Warren provided a sample of her DNA in August and she received the report back last week. An aide said she wanted to release it as soon as possible.

But releasing the DNA results are only the latest step of a monthslong effort by Warren, who is facing re-election next month, to prepare for a 2020 presidential bid and to inoculate herself against attacks from both Democrats and Republicans.

She previously disclosed academic records indicating she did not use her ancestry to win preferential treatment as a law professor, released 10 years of tax returns and has sought to cultivate ties with the country’s Native American tribes.

While she has not formally committed to running for president, she said recently that she was taking “a hard look” at it. And this pre-emptive public relations offensive Monday indicates not only that she is all but certain to enter the race, but that she intends to strenuously avoid being vulnerable to the sort of slashing opposition research campaigns that have felled past White House hopefuls. “Sen. Warren knows this is going to be a campaign issue for her and she is trying to clean up the record before she gets into the race,” said Jennifer Psaki, a former Obama White House official, invoking birtherism and the 2004 attacks on John Kerry’s military service as previous themes that bedeviled Democratic presidential candidates.

“It may not work and it probably won’t slow Trump down from attacking her,'’ she added, “but she has watched enough of these effective conspiracy campaigns by the right to know that the best antidote to absurd lies and smear campaigns is the truth, even if it means acknowledging the false attack.”

It is not unusual for white Americans to carry traces of Native American ancestry, and the methods used to determine Warren’s ancestry were sound, geneticists said Monday.

But Native Americans are not well represented in large genetic databases, and precise calculations about who contributed these genes, and when, are difficult to impossible. In any event, ancestry is not the same as cultural heritage, scientists noted, and genetic testing does not resolve the question of whether an individual should be considered Native American.

Yet Warren clearly is looking at the issue through the prism of the political demands of the moment, namely demonstrating to her own party that she will aggressively confront the president in a 2020 campaign that now appears inevitable.
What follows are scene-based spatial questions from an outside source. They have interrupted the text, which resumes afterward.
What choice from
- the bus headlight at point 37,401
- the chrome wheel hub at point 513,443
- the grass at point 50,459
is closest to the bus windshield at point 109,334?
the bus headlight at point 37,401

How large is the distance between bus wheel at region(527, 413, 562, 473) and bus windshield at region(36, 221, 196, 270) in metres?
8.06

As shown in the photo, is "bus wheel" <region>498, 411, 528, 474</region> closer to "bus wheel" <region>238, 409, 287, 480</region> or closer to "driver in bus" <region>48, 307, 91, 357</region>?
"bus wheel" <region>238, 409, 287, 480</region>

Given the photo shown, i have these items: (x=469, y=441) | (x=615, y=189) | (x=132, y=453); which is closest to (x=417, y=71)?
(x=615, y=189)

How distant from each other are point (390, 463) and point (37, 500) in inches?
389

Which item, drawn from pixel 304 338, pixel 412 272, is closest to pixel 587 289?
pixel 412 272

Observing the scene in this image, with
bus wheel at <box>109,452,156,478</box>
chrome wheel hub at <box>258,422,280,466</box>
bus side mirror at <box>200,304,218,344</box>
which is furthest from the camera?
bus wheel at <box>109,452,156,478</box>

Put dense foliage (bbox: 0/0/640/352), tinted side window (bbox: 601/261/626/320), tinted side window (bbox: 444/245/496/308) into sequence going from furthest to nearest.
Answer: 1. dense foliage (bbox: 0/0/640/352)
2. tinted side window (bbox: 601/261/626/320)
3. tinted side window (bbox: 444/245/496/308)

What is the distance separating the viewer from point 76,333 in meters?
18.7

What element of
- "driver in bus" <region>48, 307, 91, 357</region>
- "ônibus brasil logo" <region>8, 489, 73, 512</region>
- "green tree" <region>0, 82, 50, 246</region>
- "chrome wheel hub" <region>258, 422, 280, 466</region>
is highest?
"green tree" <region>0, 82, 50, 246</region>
The video Warren released includes footage of her three brothers, and other relatives who still live in her native Oklahoma, who declare their Republican loyalties but call the president’s belittling nickname “ridiculous” and “silly.”

It also offers Warren an opportunity to remind voters of her red-state roots, and Warren does just that: speaking in her Sooner lilt, with the strains of a steel-guitar in the background, she invokes her “Momma” and her “Daddy” and depicts herself with her family, beer in hand, back in Norman, Oklahoma.

She attempts to repurpose Trump’s attacks on her as an attack on her family, concluding the 5 1/2-minute video with swelling music and a broadside against the president.

“My parents were real people, the love they shared, the struggles they endured, the family they built, the story they lived will always be on my heart,” she said. “And no one, not even the president of the United States, will ever take it away from me.”

But by day’s end, Warren got a reminder of the sort of political foe she is up against.

Speaking to reporters in Georgia, where he was inspecting hurricane damage, Trump said he would only keep his $1 million pledge “if I can test her personally,'’ then added: “That will not be something that I enjoy doing.”